### Vorgegebener Text
┄┄┄┄┄┄┄┄┄┄┄┄┄┄┄┄┄┄┄┄

# Kurze Karpfenrute bis max. 3m und 2,75lb



## Kärnten Angler (11. April 2011)

Hallo Leute!

Ich suche dringend ein Paar Karpfenruten mit folgenden Anforderungen:

- max. 3m Länge (KARPFENrute)
- 2,75-3lb (ein ca. 90g Blei muss geworfen werden können)
- geteilter Duplon Griff (zumindest kein Kork)
- 2-Teilig

Tja, das einzige was ich bis jetzt gefunden habe, ist die neue Serie von Anaconda "Short Cut", jedoch gibts dazu noch keine Erfahrungswerte.

Vielen Dank schon mal für Vorschläge und Anregungen!


----------



## Merlin (11. April 2011)

*AW: Kurze Karpfenrute bis max. 3m und 2,75lb*

Mir fällt die hier ein....allerdings hat die entweder 2,5 oder 3,5 lb
ansonsten eine Topprute

http://www.google.de/url?sa=t&source=web&cd=1&ved=0CBgQFjAA&url=http%3A%2F%2Fwww.fishingtackle24.de%2Fproduct_info.php%3FpName%3DQUANTUMRADICALSTIFFSTICK&ei=XROjTf6yJYnFswaP2qz8AQ&usg=AFQjCNEuCDoivazSYGa22qvyQTqxNIi3HQ


----------



## carphunter1678 (11. April 2011)

*AW: Kurze Karpfenrute bis max. 3m und 2,75lb*

Mir fällt jetzt spontan die Chub Outcast Stalker ein.

Hier ist ein Link zur Rute:

http://www.wolf-angelsport.de/Ruten-oxid/Karpfenruten/Chub-Outcast-Stalker-9-ft.html


----------



## j.Breithardt (11. April 2011)

*AW: Kurze Karpfenrute bis max. 3m und 2,75lb*

Nimm eine Spinrute mit 100gr. WG,und gut ist.
Kannst ja bei Bedarf noch "Carp" auf den Blank
schreiben.:m


Gruß
Jürgen |wavey:


----------



## Sensitivfischer (11. April 2011)

*AW: Kurze Karpfenrute bis max. 3m und 2,75lb*



j.Breithardt schrieb:


> Nimm eine Spinrute mit 100gr. WG,und gut ist.
> Kannst ja bei Bedarf noch "Carp" auf den Blank
> schreiben.:m
> 
> ...



da hast du aber wirklich recht und zudem kann man sie eben garantiert auch noch zum Spinnfischen nehmen.


----------



## Wolfsburger (11. April 2011)

*AW: Kurze Karpfenrute bis max. 3m und 2,75lb*

Warum möchtest du eine kurze Karpfenrute ? Geht es um die Transportlänge bevorzugst du eine 3m Rute um beim Angelplatz nicht auf Geäst etc. zu stoßen ?


----------



## Kärnten Angler (11. April 2011)

*AW: Kurze Karpfenrute bis max. 3m und 2,75lb*

Erstmals Danke an Merlin und carphunter1678! Genau nach solchen Ruten suche ich - schade dass es diese nicht in 2,75lb oder 3lb gibt!

┄┄┄┄┄┄┄┄┄┄┄┄┄┄┄┄┄┄┄┄

### Erfasste Daten
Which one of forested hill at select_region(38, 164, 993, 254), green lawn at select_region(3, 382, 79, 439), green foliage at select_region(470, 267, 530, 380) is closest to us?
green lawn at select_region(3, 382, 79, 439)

┄┄┄┄┄┄┄┄┄┄┄┄┄┄┄┄┄┄┄┄

### Aufgaben und Übungen
• A. Beantworte die folgenden Fragen zum Forenthread über kurze Karpfenruten:
(i) Welche Serie hat Kärnten Angler bisher als einzige gefunden?
(ii) In welchen lb-Stärken gibt es laut Merlin die von ihm vorgeschlagene Rute?
(iii) Welches Wurfgewicht soll die Spinrute haben, die j.Breithardt empfiehlt?
• B. Schreibe den Forenthread über kurze Karpfenruten ab seinem letzten Satz weiter.

### Erwartete Antworten
• A.
(i) Die neue Serie „Short Cut“ von Anaconda.
(ii) In 2,5 oder 3,5 lb.
(iii) 100 g Wurfgewicht.

• B.
@Jürgen und Sensitivfischer - empfehlt ihr auch ein Nudelsieb wenn man nach einen Kescher fragt? - kann man auch noch so viele super Sachen damit anstellen ... stumpfer Vergleich, aber ich denke damit ist klar auf was ich hinaus will. Ich habe mir beim Auswählen der Kriterien schon was gedacht. (Spinnruten hab ich zwar, aber alles nur Casting-Versionen)

@Wolfsburger, ich suche eine kurze, da mir die Handhabung mit den 3,60+m langen Stecken doch etwas zu umständlich ist. Vom Boot aus finde ich es noch unangenehmer und die Entfernung, in der ich angle, liegt meist zwischen 3m bis max. 40m. Transportlänge ist mehr oder weniger egal - alles bis 3m und 2-teilig würde sogar in meine Rutentasche passen.

Bin natürlich für jeden weiteren Vorschlag dankbar!


----------



## Siggy82 (11. April 2011)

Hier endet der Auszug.